For instance, it is not clear to what extent populations within
continental regions exist as discrete genetic clusters versus as a
genetic continuum, nor how precisely one can assign an individual to a
geographic location on the basis of their genetic information alone.
To
investigate these questions, we surveyed genetic variation in a sample
of 3,192 European individuals collected and genotyped as part of the
larger Population Reference Sample (POPRES) project7.
Individuals were genotyped at 500,568 loci using the Affymetrix 500K
single nucleotide polymorphism (SNP) chip. When available, we used the
country of origin of each individual’s grandparents to determine the
geographic location that best represents each individual’s ancestry,
otherwise we used the self-reported country of birth (see Methods and Supplementary Tables 1 and 2).
After removing SNPs with low-quality scores, we applied various
stringency criteria to avoid sampling individuals from outside of
Europe, to create more even sample sizes across Europe, to exclude
individuals with grand-parental ancestry from more than location, and to
avoid potential complications of SNPs in high linkage disequilibrium
(see Methods and Supplementary Table 3).
Although our main result holds even when we relax nearly all of these
stringency criteria, we focus our analyses on genotype data from 197,146
loci in 1,387 individuals (Supplementary Table 2), for whom we have high confidence of individual origins.

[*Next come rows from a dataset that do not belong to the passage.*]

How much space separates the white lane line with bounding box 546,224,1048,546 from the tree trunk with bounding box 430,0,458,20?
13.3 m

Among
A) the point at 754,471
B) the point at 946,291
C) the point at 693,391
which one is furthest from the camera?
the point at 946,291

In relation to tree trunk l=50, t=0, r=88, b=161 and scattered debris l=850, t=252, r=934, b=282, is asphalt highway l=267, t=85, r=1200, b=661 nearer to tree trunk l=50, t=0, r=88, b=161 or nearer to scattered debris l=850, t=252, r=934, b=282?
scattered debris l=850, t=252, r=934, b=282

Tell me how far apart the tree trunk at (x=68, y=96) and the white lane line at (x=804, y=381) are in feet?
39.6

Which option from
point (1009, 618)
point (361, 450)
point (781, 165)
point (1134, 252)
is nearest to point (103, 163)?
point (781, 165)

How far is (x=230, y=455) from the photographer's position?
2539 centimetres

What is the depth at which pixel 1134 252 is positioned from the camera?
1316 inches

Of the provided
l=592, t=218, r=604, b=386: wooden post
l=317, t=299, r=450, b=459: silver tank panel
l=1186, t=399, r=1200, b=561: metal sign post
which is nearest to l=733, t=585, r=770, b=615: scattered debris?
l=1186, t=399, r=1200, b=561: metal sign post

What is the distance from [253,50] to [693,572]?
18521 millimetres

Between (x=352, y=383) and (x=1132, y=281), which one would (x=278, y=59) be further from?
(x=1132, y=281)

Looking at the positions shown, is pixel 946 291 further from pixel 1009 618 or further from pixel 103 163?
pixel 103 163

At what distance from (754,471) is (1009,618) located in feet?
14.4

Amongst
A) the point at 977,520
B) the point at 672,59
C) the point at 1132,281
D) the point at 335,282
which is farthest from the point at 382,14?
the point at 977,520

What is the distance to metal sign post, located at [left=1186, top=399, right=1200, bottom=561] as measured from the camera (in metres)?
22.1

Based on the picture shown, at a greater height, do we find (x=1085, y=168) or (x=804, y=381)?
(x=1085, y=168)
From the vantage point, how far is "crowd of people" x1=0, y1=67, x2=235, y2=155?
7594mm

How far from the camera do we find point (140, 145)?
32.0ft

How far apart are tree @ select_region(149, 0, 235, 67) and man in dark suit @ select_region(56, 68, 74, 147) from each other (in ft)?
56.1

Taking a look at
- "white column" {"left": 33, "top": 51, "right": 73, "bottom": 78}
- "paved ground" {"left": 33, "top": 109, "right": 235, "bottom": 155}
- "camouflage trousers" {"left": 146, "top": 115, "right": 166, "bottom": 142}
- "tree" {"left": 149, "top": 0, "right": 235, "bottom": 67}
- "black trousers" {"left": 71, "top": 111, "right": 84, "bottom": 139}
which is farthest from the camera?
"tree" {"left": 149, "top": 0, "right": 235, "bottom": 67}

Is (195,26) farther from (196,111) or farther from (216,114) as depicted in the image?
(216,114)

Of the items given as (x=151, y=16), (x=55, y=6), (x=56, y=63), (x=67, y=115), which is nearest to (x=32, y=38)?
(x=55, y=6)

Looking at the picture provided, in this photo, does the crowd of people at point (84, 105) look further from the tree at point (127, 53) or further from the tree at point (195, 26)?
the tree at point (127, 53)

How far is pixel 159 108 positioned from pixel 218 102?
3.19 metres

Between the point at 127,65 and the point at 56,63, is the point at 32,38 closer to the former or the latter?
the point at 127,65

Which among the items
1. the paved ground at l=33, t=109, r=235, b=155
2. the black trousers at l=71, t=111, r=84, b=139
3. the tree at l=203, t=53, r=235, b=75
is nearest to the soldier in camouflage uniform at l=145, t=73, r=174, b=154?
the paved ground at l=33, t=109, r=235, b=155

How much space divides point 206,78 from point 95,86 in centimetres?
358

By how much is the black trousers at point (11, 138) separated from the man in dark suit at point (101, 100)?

We used principal components analysis (PCA; ref. 8)
to produce a two-dimensional visual summary of the observed genetic
variation. The resulting figure bears a notable resemblance to a
geographic map of Europe (Fig. 1a).
Individuals from the same geographic region cluster together and major
populations are distinguishable. Geographically adjacent populations
typically abut each other, and recognizable geographical features of
Europe such as the Iberian peninsula, the Italian peninsula,
southeastern Europe, Cyprus and Turkey are apparent. The data reveal
structure even among French-, German- and Italian-speaking groups within
Switzerland (Fig. 1b), and between Ireland and the United Kingdom (Fig. 1a,
IE and GB). Within some countries individuals are strongly
differentiated along the principal component (PC) axes, suggesting that
in some cases the resolution of the genetic data may exceed that of the
available geographic information.
When
we quantitatively compare the geographic position of countries with
their PC-based genetic positions, we observe few prominent differences
between the two (Supplementary Fig. 1),
and those that exist can be explained either by small sample sizes (for
example, Slovakia (SK)) or by the coarseness of our geographic data (a
problem for large countries, for example, Russia (RU)); see Supplementary Information
for more detail. Our method also identifies a few individuals who
exhibit large differences between their genetic and geographic positions
(Supplementary Fig. 2).
These individuals may have mis-specified ancestral origins or be recent
migrants. In addition, although the sample used here is unlikely to
include many members of smaller genetically isolated populations that
exist within countries (for example, Basque residing in Spain or France,
Orcadians in Scotland, or individuals of Jewish ancestry), in rare
cases outlying individuals could reflect membership of such groups. For
example, a small set of Italian individuals cluster ‘southwest’ of the
main Italian cluster and one might speculate they are individuals of
insular Italian origin (for example, Sardinia or Sicily).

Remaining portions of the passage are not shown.